En 2000, le Conseil économique et social de l'ONU a retenu quatre critères pour déterminer la liste des PMA :
- un critère de bas revenu : il est basé sur une estimation moyenne du produit intérieur brut par habitant pendant trois années ; s'il est inférieur à 900 US , le critère est retenu pour la qualification de PMA ;
- un critère de retard dans le développement humain basé sur un panier de données relatives à la qualité de vie (apport en calories, santé, scolarisation, alphabétisation des adultes) ;
- un critère de vulnérabilité économique : basé sur un panier de données relatives à la vie économique : instabilité de la production agricole, instabilité des exportations de biens et de services, importance des activités non traditionnelles ; concentration des exportations de marchandises, handicaps créés par la petite dimension économique ;
- un critère démographique : ne pas dépasser 75 millions d'habitants.

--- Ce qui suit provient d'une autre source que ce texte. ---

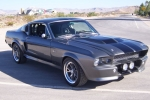 Ford Mustang Eleanore GT500 1967, small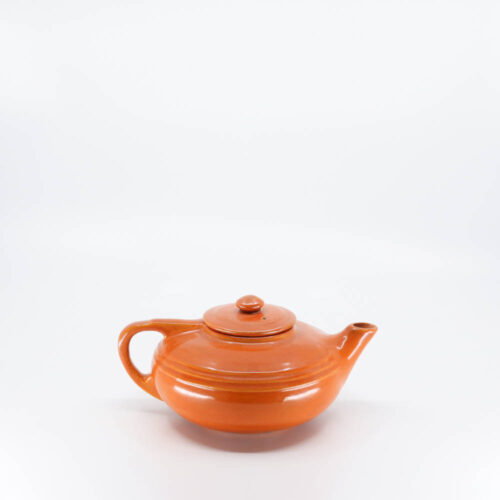 Pacific Pottery Hostessware 438 2-cup Teapot Red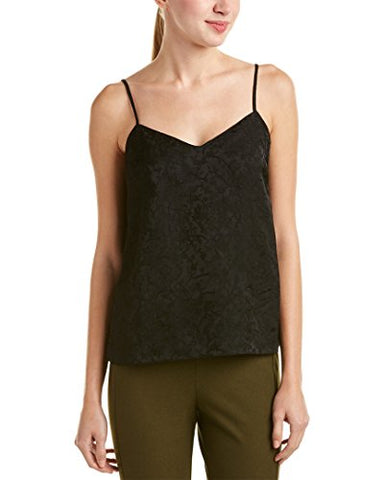 Theory Womens Sakshee NL.IVY Jacquard Wash Top, M, Black
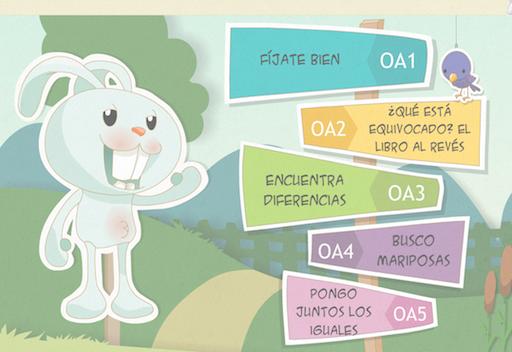 http://www.edu.xunta.es/espazoAbalar/sites/espazoAbalar/files/datos/1305792251/contido/index.html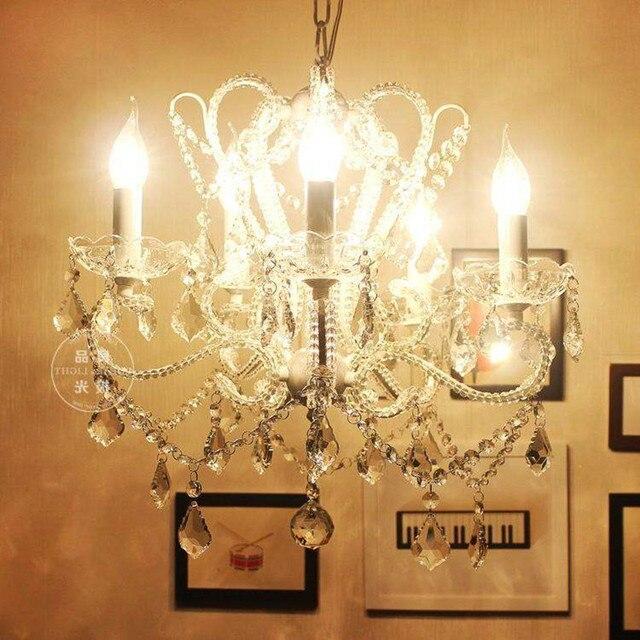 Lampadari moderni Per camere da letto Lustro di Colore Cognac ...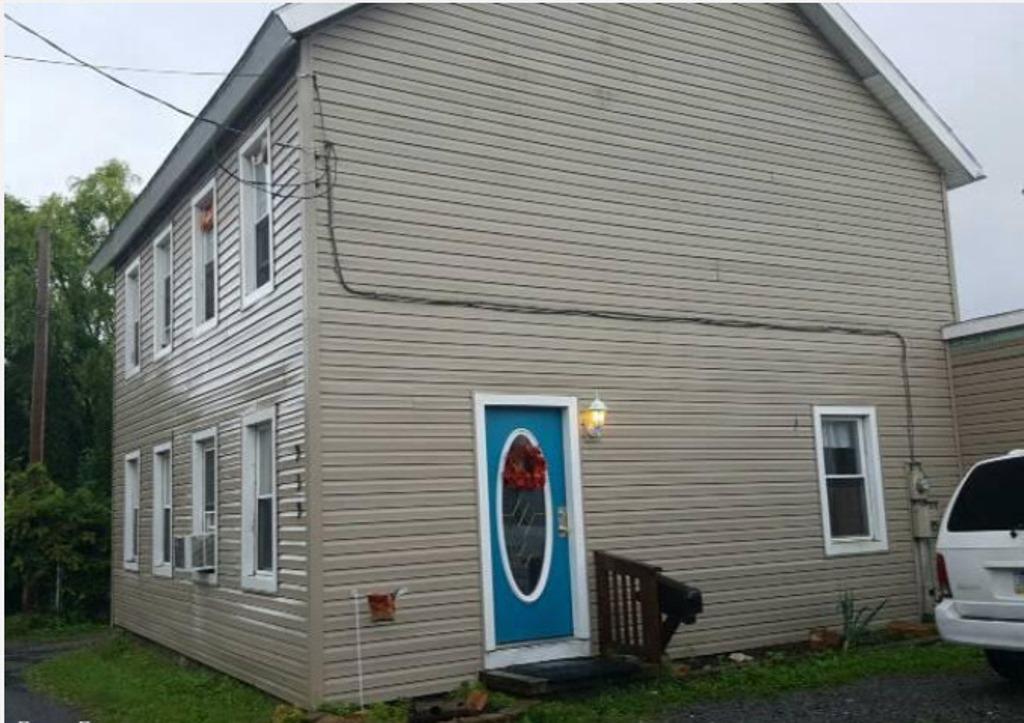 Photo of 939 St Boniface St  Williamsport  PA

En appliquant ces critères, on compte au début du IIIe millénaire 49 PMA : 34 en Afrique, 9 en Asie, 5 dans le Pacifique et 1 dans les Antilles. Ils étaient 25 en 1971.
Trente PMA sont membres de l'Organisation mondiale du commerce, (OMC) ayant adhéré au GATT avant que celui-ci ne soit absorbé par l'OMC. Dix autres pays (Cambodge, Bhoutan, Cap-Vert, Éthiopie, Laos, Népal, Samoa, Soudan, Vanuatu et Yémen) négocient également leur entrée dans l'OMC.